Which brings us to the Bayesian approach. Instead of asking the data ‘*how likely are we to end up with this specific result if there is no difference between the tested variations*?’ it’s more intuitive to ask, ‘*what is the probability that each variation is the best*?’. That question is precisely the reported test result with the Bayesian approach.

It also conveniently quantifies the risk of making wrong decisions. It returns what can be interpreted as a worst-case scenario of how much a ‘winning’ variation can be beaten* if* it is in fact not the best.

This means that even if there is a high probability that an ad is best, before declaring it a winner we also consider ‘the risk of loss’, by this worst-case scenario. If the risk is high, we can choose to not declare the ad a winner before we have collected more information.
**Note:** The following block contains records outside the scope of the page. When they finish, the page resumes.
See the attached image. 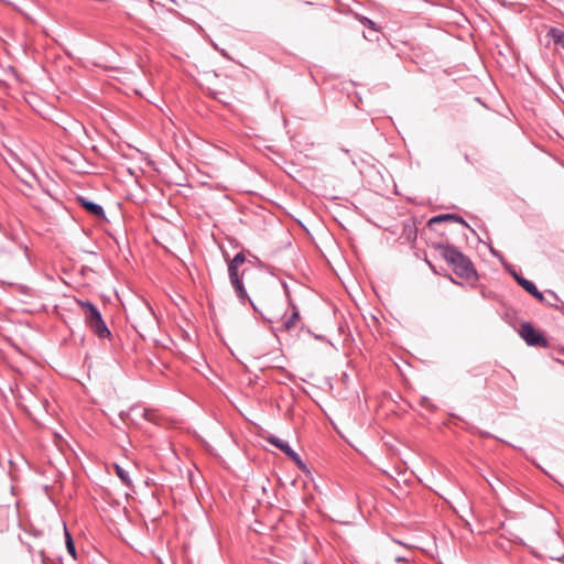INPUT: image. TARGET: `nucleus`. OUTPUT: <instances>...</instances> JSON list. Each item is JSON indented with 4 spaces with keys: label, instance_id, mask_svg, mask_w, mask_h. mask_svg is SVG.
I'll return each instance as SVG.
<instances>
[{
    "label": "nucleus",
    "instance_id": "obj_1",
    "mask_svg": "<svg viewBox=\"0 0 564 564\" xmlns=\"http://www.w3.org/2000/svg\"><path fill=\"white\" fill-rule=\"evenodd\" d=\"M442 258L453 268L459 278L471 280L477 278L476 269L467 256L452 245H438Z\"/></svg>",
    "mask_w": 564,
    "mask_h": 564
},
{
    "label": "nucleus",
    "instance_id": "obj_2",
    "mask_svg": "<svg viewBox=\"0 0 564 564\" xmlns=\"http://www.w3.org/2000/svg\"><path fill=\"white\" fill-rule=\"evenodd\" d=\"M245 275V270L239 273V265L228 263V276L231 286L235 290L236 296L238 297L241 304L249 303L254 311H257V306L250 296L247 293V290L243 285L242 278Z\"/></svg>",
    "mask_w": 564,
    "mask_h": 564
},
{
    "label": "nucleus",
    "instance_id": "obj_3",
    "mask_svg": "<svg viewBox=\"0 0 564 564\" xmlns=\"http://www.w3.org/2000/svg\"><path fill=\"white\" fill-rule=\"evenodd\" d=\"M268 442L270 444H272L273 446H275L276 448H279L281 452H283L292 462H294L296 464V466L300 469H302V470L306 469V465L303 463L300 455L292 449V447L290 446V444L286 441L280 438L278 436L270 435L268 437Z\"/></svg>",
    "mask_w": 564,
    "mask_h": 564
},
{
    "label": "nucleus",
    "instance_id": "obj_4",
    "mask_svg": "<svg viewBox=\"0 0 564 564\" xmlns=\"http://www.w3.org/2000/svg\"><path fill=\"white\" fill-rule=\"evenodd\" d=\"M520 335L529 346L547 347L546 338L530 323H523L521 325Z\"/></svg>",
    "mask_w": 564,
    "mask_h": 564
},
{
    "label": "nucleus",
    "instance_id": "obj_5",
    "mask_svg": "<svg viewBox=\"0 0 564 564\" xmlns=\"http://www.w3.org/2000/svg\"><path fill=\"white\" fill-rule=\"evenodd\" d=\"M78 305L84 312L85 322L89 328L104 321L99 310L91 302L78 301Z\"/></svg>",
    "mask_w": 564,
    "mask_h": 564
},
{
    "label": "nucleus",
    "instance_id": "obj_6",
    "mask_svg": "<svg viewBox=\"0 0 564 564\" xmlns=\"http://www.w3.org/2000/svg\"><path fill=\"white\" fill-rule=\"evenodd\" d=\"M77 202L89 214L96 216L97 218H101V219L106 218L105 210L101 205L94 203L83 196H79L77 198Z\"/></svg>",
    "mask_w": 564,
    "mask_h": 564
},
{
    "label": "nucleus",
    "instance_id": "obj_7",
    "mask_svg": "<svg viewBox=\"0 0 564 564\" xmlns=\"http://www.w3.org/2000/svg\"><path fill=\"white\" fill-rule=\"evenodd\" d=\"M130 413L131 415L133 416H140L149 422H155L156 420V413L155 411L153 410H150V409H147V408H142V406H132L130 409Z\"/></svg>",
    "mask_w": 564,
    "mask_h": 564
},
{
    "label": "nucleus",
    "instance_id": "obj_8",
    "mask_svg": "<svg viewBox=\"0 0 564 564\" xmlns=\"http://www.w3.org/2000/svg\"><path fill=\"white\" fill-rule=\"evenodd\" d=\"M518 283L535 299L543 301V294L538 290L536 285L532 281L527 279H518Z\"/></svg>",
    "mask_w": 564,
    "mask_h": 564
},
{
    "label": "nucleus",
    "instance_id": "obj_9",
    "mask_svg": "<svg viewBox=\"0 0 564 564\" xmlns=\"http://www.w3.org/2000/svg\"><path fill=\"white\" fill-rule=\"evenodd\" d=\"M89 329L100 339L109 338L111 336V333L104 321Z\"/></svg>",
    "mask_w": 564,
    "mask_h": 564
},
{
    "label": "nucleus",
    "instance_id": "obj_10",
    "mask_svg": "<svg viewBox=\"0 0 564 564\" xmlns=\"http://www.w3.org/2000/svg\"><path fill=\"white\" fill-rule=\"evenodd\" d=\"M292 307H293L292 315L286 317L283 321V328L285 330H291L292 328H294L296 326V324L299 323V321H300V313H299V311L296 310V307L294 305H292Z\"/></svg>",
    "mask_w": 564,
    "mask_h": 564
},
{
    "label": "nucleus",
    "instance_id": "obj_11",
    "mask_svg": "<svg viewBox=\"0 0 564 564\" xmlns=\"http://www.w3.org/2000/svg\"><path fill=\"white\" fill-rule=\"evenodd\" d=\"M547 36L554 42V44L564 48V31L557 28H551L547 32Z\"/></svg>",
    "mask_w": 564,
    "mask_h": 564
},
{
    "label": "nucleus",
    "instance_id": "obj_12",
    "mask_svg": "<svg viewBox=\"0 0 564 564\" xmlns=\"http://www.w3.org/2000/svg\"><path fill=\"white\" fill-rule=\"evenodd\" d=\"M113 467H115V471H116L117 476L121 479V481L126 486L131 487L132 480L129 476V473L123 467H121L119 464H115Z\"/></svg>",
    "mask_w": 564,
    "mask_h": 564
},
{
    "label": "nucleus",
    "instance_id": "obj_13",
    "mask_svg": "<svg viewBox=\"0 0 564 564\" xmlns=\"http://www.w3.org/2000/svg\"><path fill=\"white\" fill-rule=\"evenodd\" d=\"M64 531H65V540H66L67 552L69 553V555L72 557L76 558L77 553H76V547H75L73 538H72L70 533L68 532V530L66 529V527H64Z\"/></svg>",
    "mask_w": 564,
    "mask_h": 564
},
{
    "label": "nucleus",
    "instance_id": "obj_14",
    "mask_svg": "<svg viewBox=\"0 0 564 564\" xmlns=\"http://www.w3.org/2000/svg\"><path fill=\"white\" fill-rule=\"evenodd\" d=\"M382 564H410V560L405 556L395 555L386 557Z\"/></svg>",
    "mask_w": 564,
    "mask_h": 564
},
{
    "label": "nucleus",
    "instance_id": "obj_15",
    "mask_svg": "<svg viewBox=\"0 0 564 564\" xmlns=\"http://www.w3.org/2000/svg\"><path fill=\"white\" fill-rule=\"evenodd\" d=\"M452 219H456L454 214H443L431 218L430 225L443 221H452Z\"/></svg>",
    "mask_w": 564,
    "mask_h": 564
},
{
    "label": "nucleus",
    "instance_id": "obj_16",
    "mask_svg": "<svg viewBox=\"0 0 564 564\" xmlns=\"http://www.w3.org/2000/svg\"><path fill=\"white\" fill-rule=\"evenodd\" d=\"M246 261V257L243 252H238L228 263L235 264V265H241Z\"/></svg>",
    "mask_w": 564,
    "mask_h": 564
},
{
    "label": "nucleus",
    "instance_id": "obj_17",
    "mask_svg": "<svg viewBox=\"0 0 564 564\" xmlns=\"http://www.w3.org/2000/svg\"><path fill=\"white\" fill-rule=\"evenodd\" d=\"M360 22L364 26L372 30L373 32H377V28H376V24L373 21H371L370 19L364 17L360 19Z\"/></svg>",
    "mask_w": 564,
    "mask_h": 564
},
{
    "label": "nucleus",
    "instance_id": "obj_18",
    "mask_svg": "<svg viewBox=\"0 0 564 564\" xmlns=\"http://www.w3.org/2000/svg\"><path fill=\"white\" fill-rule=\"evenodd\" d=\"M455 218L456 219H452V221H455V223L462 224L466 227H469L468 224L460 216L455 215Z\"/></svg>",
    "mask_w": 564,
    "mask_h": 564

The ‘risk of loss’ essentially means that if we're wrong, the expected amount to lose is X% of the CTR. This can be seen in the example below under the ‘expected loss’ column.

To summarise, both the ‘frequentist’ and ‘Bayesian’ approaches have their advantages. The key takeaway is that the Bayesian approach is easier to comprehend (the probability that an ad is winning). It’s arguably the preferable option when testing multiple variations, too, because no corrections need to be made.

Furthermore, it’s one thing to decide on a reliable test approach, but it will never be better than its data. In addition to finding an appropriate test function which deals with uncertainty, you need to consider several factors:

- Natural variation
- Seasonality
- Shift in budgets or strategy

Each of these can potentially skew test results and need to be dealt with properly. They’re controlled for by making sure the runtime is consistent between tested ad creative. Natural variation is trickier, though.

In theory, a normal test—Bayesian or frequentist—will give a false positive 5% of the time by construction of the confidence level. This means that for the full sample space (all running ads in an account), we can expect to see about 5% of ads showing significant differences based on chance alone.

This approach is essentially searching the entire sample space for significant differences by running individual tests for each ad group, so we need to be wary of this. By comparing and testing the frequency of significant ads we expect to see by chance to the frequency we have observed, we know whether we should be cautious about making any conclusions without digging deeper into the data.

**The Solution**

In May, we announced the release of our data science platform, Ayima Intelligence. We wanted to bring the power of algorithmic optimisation to our teams of consultants and simplify the process of data analysis. One of the modules we created was ad analysis and optimisation, and in this case, it gives a straightforward analysis with interpretable results through the Bayesian “multi-armed bandit” model.

When running at the account level, the analysis immediately shows us which ads are in prospect of winning, and just as importantly which ads are losing. This enables us to act regardless of how many ads are in an ad group. Through weeding out poor ad creative, we can keep the recommended number of running ads in ad groups, which means our “options for success” are staying put. We can also simultaneously optimise for future traffic volume.

Below we can see each ad represented by a bar (bars with matching colour belong to the same ad group).

Further, we forecasted performance of each AdGroup (see image 1) so we can understand which ad groups we need to prioritise for maximum return. This makes planning optimisation tasks much simpler in the process—a huge bonus for the time poor.

We can also zoom in on each ad group and the consistency of winning probabilities to ensure we’re not dealing with one of those devious false positives we can expect to find. Below is a case of a clear and consistent result over time.

But what about the results?

Well, we decided to isolate the ads that our model had highlighted as ‘underperformers’ and then performed further split tests to be sure that they were indeed different. We discovered statistically significant uplifts of **+26%** for click-through rate and **+44%** for conversion rate.

Successful ad tests like these are the lifeblood of a successful campaign, and we hope that sharing our approach can help bolster your own testing routine.